Увы, строка о «родных братьях» не совсем верно отражает действительность. В отличие от пересыльных тюрем, где начальство хоть как-то пыталось сортировать арестантов по «мастям» и отделять общую массу от профессиональных уголовников, при транспортировке на Колыму на это внимания не обращали. Осуждённых по 58-й статье перевозили в одних трюмах с бытовиками и уголовниками. И. Джуха отмечает: «В один из рейсов “Джурмы” (было это в 1945 году) создалась критическая ситуация. Конвой и лагерная обслуга не могли навести порядок с раздачей пищи. Более сильные и нахальные забирали себе всё. Начался голод, появились первые трупы. Начальство обратилось за помощью к уголовникам. Крымский татарин Борис Капитан сколотил вокруг себя шайку из таких же, как он, воров и навёл “порядок”. Кашу раздавали прямо в шапки и подолы рубах. С теми, кто выражал недовольство, расправлялись и выбрасывали за борт. Уголовники раздобыли спирт и вместе с конвоем устроили кутёж».

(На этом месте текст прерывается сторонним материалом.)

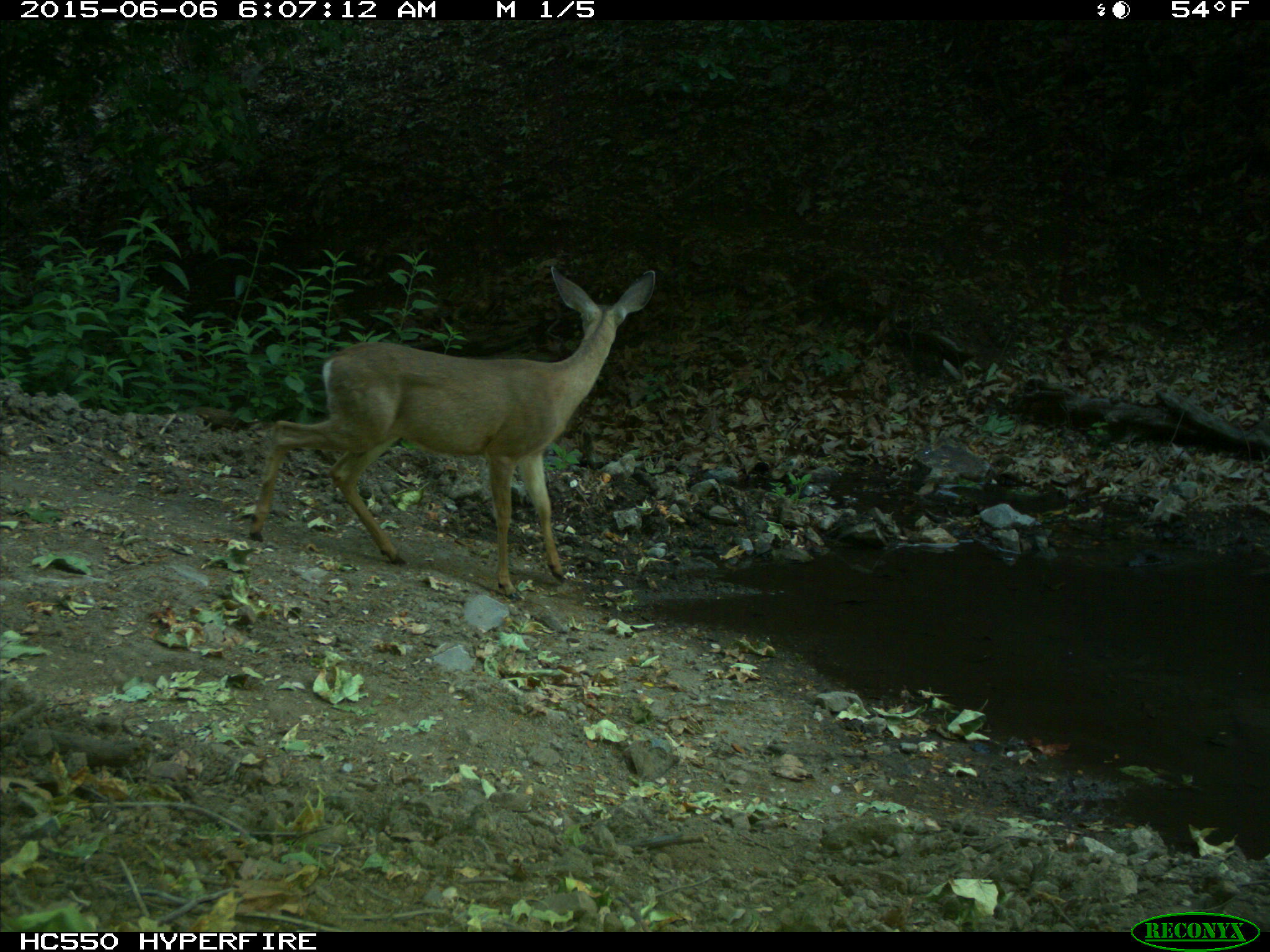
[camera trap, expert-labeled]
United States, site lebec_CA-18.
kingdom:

Ещё более ужасная обстановка царила в трюмах, где собирались «родные сёстры». Беспредел блатнячек переходил все границы. Евгения Гинзбург красочно описывает: «Это были не обычные блатнячки, а самые сливки уголовного мира. Так называемые “стервы” — рецидивистки, убийцы, садистки, мастерицы половых извращений… Когда к нам в трюм хлынуло это месиво татуированных полуголых тел и кривящихся в обезьяньих ужимках рож, мне показалось, что нас отдали на расправу буйнопомешанным. Густая духота содрогнулась от визгов, от фантастических сочетаний матерщинных слов, от дикого хохота и пения… Они сию же минуту принялись терроризировать “фраерш”, “контриков”… Они отнимали у нас хлеб, вытаскивали последние тряпки из наших узлов, выталкивали с занятых мест. Началась паника. Некоторые из наших открыто рыдали, другие пытались уговаривать девок, называя их на “вы”, третьи звали конвойных. Напрасно! На протяжении всего морского этапа мы не видели ни одного представителя власти…» Заметим, что блатнячки составляли большинство лагерниц, а «фашистки» и бытовички находились в явном меньшинстве. И это в разгар «политических» репрессий…
Ту же картину мы встречаем в рассказе Елены Глинки «Большой “колымский трамвай”»: «Итак, одна за другой, нескончаемой чередой спускались мы в холодные мрачные трюмы и, о боже, до чего же эти слова были правдивы!.. В трюме, у подножья трапа, каждую фраершу… встречали, окружали плотным кольцом и уводили в сторону группы из четырёх-пяти блатных — “кодло”, которое приступало к полной обработке своей жертвы. “Не трепыхайся”, — приказывала возглавлявшая свое “кодло” воровка “в законе”, — снимай свои ланцы и натягивай наши дранцы! Если фраерша пыталась оказать сопротивление, “дело пахло керосином”, т. е. жестоко избивали и раздевали наголо, ткнув в зубы вшивое грязное и драное тряпьё… “Воровки в законе” со своим “кодлом-шоблом” продолжали орудовать вовсю: окружали, нападали, грабили, резали, кромсали, издевались, матерились… Женщины впадали в истерику, кричали во всю мощь своих лёгких, вопили от наносимых ран… “А ну, разуй своё хавало!” — приказывали они и, если обнаруживали золотые коронки или зубы, выбивали их оловянной ложкой; тем из фраерш, кто особенно яростно сопротивлялся, полосовали бритвой руки, лицо».